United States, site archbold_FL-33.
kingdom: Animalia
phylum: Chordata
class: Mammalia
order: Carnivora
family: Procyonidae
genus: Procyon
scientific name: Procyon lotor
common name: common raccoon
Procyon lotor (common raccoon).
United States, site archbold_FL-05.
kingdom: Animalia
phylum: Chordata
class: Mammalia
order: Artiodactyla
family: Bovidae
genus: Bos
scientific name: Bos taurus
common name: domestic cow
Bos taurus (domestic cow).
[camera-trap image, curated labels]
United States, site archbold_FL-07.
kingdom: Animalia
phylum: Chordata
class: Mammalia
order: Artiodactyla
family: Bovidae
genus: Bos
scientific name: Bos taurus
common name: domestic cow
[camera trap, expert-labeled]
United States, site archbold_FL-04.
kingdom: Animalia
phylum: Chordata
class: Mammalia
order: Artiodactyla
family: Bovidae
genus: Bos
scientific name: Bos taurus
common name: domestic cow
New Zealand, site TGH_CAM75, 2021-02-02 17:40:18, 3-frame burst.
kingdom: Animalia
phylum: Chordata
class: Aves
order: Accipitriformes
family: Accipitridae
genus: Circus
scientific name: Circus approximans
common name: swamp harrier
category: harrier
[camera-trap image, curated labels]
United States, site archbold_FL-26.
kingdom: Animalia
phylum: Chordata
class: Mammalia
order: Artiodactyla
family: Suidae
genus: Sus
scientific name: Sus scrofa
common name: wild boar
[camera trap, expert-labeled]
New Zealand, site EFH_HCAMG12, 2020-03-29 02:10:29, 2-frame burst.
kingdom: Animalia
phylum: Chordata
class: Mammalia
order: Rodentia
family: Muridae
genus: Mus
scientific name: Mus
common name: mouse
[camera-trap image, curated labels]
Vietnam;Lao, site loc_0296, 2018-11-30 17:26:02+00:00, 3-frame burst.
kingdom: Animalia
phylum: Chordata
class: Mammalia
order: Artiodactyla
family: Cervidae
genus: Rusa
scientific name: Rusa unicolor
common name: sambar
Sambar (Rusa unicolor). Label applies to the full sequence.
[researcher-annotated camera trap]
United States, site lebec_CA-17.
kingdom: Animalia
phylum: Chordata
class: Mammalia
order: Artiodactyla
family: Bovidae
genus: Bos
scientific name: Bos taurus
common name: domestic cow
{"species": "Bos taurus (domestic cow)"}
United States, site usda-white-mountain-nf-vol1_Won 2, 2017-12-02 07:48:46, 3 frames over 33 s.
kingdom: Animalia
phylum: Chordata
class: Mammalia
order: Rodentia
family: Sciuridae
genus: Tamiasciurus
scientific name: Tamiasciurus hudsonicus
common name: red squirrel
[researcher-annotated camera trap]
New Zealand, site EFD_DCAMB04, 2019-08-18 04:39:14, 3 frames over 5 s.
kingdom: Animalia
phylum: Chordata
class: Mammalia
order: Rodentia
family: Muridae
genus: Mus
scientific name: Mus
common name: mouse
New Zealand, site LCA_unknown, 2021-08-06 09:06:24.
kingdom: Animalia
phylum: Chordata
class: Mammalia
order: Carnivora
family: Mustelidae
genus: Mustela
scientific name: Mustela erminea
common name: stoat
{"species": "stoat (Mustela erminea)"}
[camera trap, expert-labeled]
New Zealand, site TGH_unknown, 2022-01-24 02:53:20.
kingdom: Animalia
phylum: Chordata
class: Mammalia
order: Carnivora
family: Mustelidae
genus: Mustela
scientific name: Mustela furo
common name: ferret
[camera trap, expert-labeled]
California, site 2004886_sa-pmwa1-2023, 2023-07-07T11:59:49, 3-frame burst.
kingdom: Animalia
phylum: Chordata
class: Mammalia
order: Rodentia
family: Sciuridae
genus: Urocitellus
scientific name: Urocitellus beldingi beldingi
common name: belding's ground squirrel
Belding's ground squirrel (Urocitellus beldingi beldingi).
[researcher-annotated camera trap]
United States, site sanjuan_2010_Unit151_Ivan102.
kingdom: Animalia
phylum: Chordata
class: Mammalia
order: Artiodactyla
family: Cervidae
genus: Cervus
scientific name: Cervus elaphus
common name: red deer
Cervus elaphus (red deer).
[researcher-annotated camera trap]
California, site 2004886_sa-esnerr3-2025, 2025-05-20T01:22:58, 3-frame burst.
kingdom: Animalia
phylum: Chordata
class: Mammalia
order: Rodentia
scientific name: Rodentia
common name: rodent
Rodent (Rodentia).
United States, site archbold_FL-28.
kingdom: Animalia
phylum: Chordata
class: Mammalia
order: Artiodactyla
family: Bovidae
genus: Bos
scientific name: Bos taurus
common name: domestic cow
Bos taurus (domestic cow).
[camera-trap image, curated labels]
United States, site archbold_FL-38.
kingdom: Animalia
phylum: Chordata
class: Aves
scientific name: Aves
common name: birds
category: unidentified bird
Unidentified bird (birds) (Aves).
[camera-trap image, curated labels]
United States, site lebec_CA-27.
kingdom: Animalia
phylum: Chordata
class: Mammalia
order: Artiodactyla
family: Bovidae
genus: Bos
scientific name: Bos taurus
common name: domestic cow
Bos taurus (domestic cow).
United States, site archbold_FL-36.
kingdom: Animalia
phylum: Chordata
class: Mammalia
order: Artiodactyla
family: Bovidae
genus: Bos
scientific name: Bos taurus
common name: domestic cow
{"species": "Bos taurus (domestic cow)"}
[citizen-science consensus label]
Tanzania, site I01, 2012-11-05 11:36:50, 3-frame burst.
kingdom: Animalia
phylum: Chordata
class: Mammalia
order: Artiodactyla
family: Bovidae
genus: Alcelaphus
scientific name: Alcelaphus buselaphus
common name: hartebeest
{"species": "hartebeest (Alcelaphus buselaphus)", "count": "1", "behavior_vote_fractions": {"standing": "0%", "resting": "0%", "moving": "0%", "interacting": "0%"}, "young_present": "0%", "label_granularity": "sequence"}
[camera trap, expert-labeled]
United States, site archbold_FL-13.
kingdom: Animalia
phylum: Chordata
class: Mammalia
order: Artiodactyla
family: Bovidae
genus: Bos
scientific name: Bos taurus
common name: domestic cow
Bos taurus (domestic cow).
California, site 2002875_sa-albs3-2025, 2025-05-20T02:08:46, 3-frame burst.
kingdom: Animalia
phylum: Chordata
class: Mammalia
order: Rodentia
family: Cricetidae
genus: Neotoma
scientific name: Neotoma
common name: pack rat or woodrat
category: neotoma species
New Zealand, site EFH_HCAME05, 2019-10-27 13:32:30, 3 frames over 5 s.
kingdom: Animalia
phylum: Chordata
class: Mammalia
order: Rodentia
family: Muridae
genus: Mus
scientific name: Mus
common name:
━━━━━━━━━━━━━━━━
## What needs to be done
Transcribe the opening lines of the listing exactly, please. Stop after the line that contains "New Zealand, site EFH_HCAMG12, 2020-03-29".

## Exercise solution
United States, site archbold_FL-33.
kingdom: Animalia
phylum: Chordata
class: Mammalia
order: Carnivora
family: Procyonidae
genus: Procyon
scientific name: Procyon lotor
common name: common raccoon
Procyon lotor (common raccoon).
United States, site archbold_FL-05.
kingdom: Animalia
phylum: Chordata
class: Mammalia
order: Artiodactyla
family: Bovidae
genus: Bos
scientific name: Bos taurus
common name: domestic cow
Bos taurus (domestic cow).
[camera-trap image, curated labels]
United States, site archbold_FL-07.
kingdom: Animalia
phylum: Chordata
class: Mammalia
order: Artiodactyla
family: Bovidae
genus: Bos
scientific name: Bos taurus
common name: domestic cow
[camera trap, expert-labeled]
United States, site archbold_FL-04.
kingdom: Animalia
phylum: Chordata
class: Mammalia
order: Artiodactyla
family: Bovidae
genus: Bos
scientific name: Bos taurus
common name: domestic cow
New Zealand, site TGH_CAM75, 2021-02-02 17:40:18, 3-frame burst.
kingdom: Animalia
phylum: Chordata
class: Aves
order: Accipitriformes
family: Accipitridae
genus: Circus
scientific name: Circus approximans
common name: swamp harrier
category: harrier
[camera-trap image, curated labels]
United States, site archbold_FL-26.
kingdom: Animalia
phylum: Chordata
class: Mammalia
order: Artiodactyla
family: Suidae
genus: Sus
scientific name: Sus scrofa
common name: wild boar
[camera trap, expert-labeled]
New Zealand, site EFH_HCAMG12, 2020-03-29 02:10:29, 2-frame burst.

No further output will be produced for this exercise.